Sunday, April 4, 2010

The Golden Age of Gaming?


So, I'm reading this blog, Grognardia, which can be found http://grognardia.blogspot.com/2009/01/ages-of-d.html
where the author is talking about what he regards as the Golden Age of RPG gaming.

To save you the hassle of reading it all, he puts the Golden Age as being between 1974 (the first marketing of D&D) and 1982 (the time where D&D pretty much went mainstream with major marketing pushes; the time it really began to become available at all mall bookstores, toy stores, and suchlike). He has a lot more to say; I recommend his article.

I would argue his point, though -- the idea that this time frame represented the greatest age of RPG gaming, and that the present is something of a "dark age."

I was there for a lot of his Golden Age. I first heard of D&D in 1977, only three years after its introduction. It was, at the time, largely an underground phenomenon, spread through game outlets and comic shops, which were themselves fairly new, rare, and far between. Being as I grew up in a tiny cow town in the middle of nowhere, Texas, if not for Rolling Stone, I would never have heard of D&D at all. But I did, and I got into it, and I enjoyed it immensely. But it had its drawbacks.
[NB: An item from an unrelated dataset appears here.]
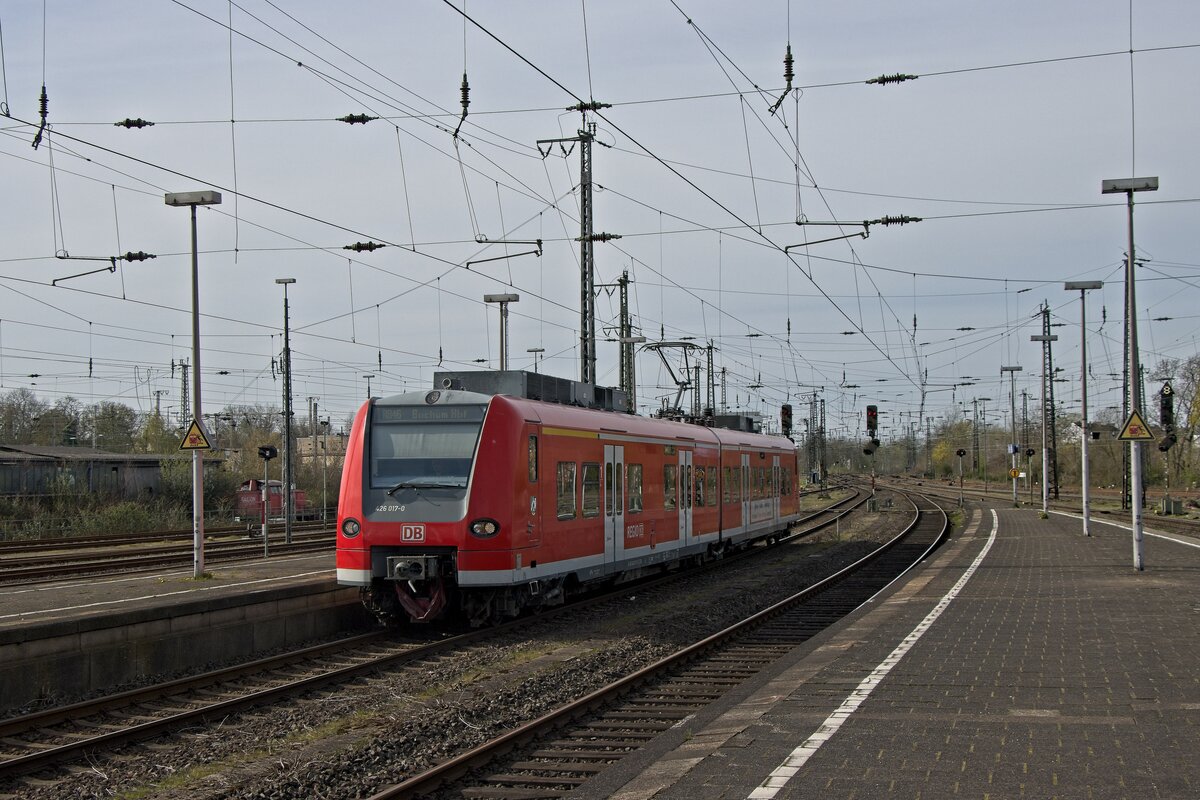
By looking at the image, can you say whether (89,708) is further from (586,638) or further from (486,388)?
(486,388)

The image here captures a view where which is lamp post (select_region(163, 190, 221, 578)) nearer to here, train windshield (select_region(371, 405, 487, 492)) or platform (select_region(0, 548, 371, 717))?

1. MINIATURES. Okay, miniatures back then sucked. Sure, there were some talented people working for Ral Partha, but the vast majority of Grenadier's, Dragontooth's, Martian Metals', and other companies' stuff was WAY lacking by today's standards. That, plus the fact that finding a place that carried these minis, and buying them, was a trick and a half. Remember what I said about little cow towns. Every mini I owned in the first few years of gaming, I ordered from the Dungeon in Lake Geneva, sight unseen, from their badly mimeographed catalogs. Only after this Golden Age was nearly gone was I able to jump in my car and drive half the length of Texas and seek out hobby shops on my own... and even then, the selection was hella limited. NOBODY carried them all. Unless you could get to Nan's Toys in Houston, or King's Hobbies in Austin, or the Dungeon in San Antonio, or whatever that place was called up in the DFW Metroplex, you were pretty much out of luck.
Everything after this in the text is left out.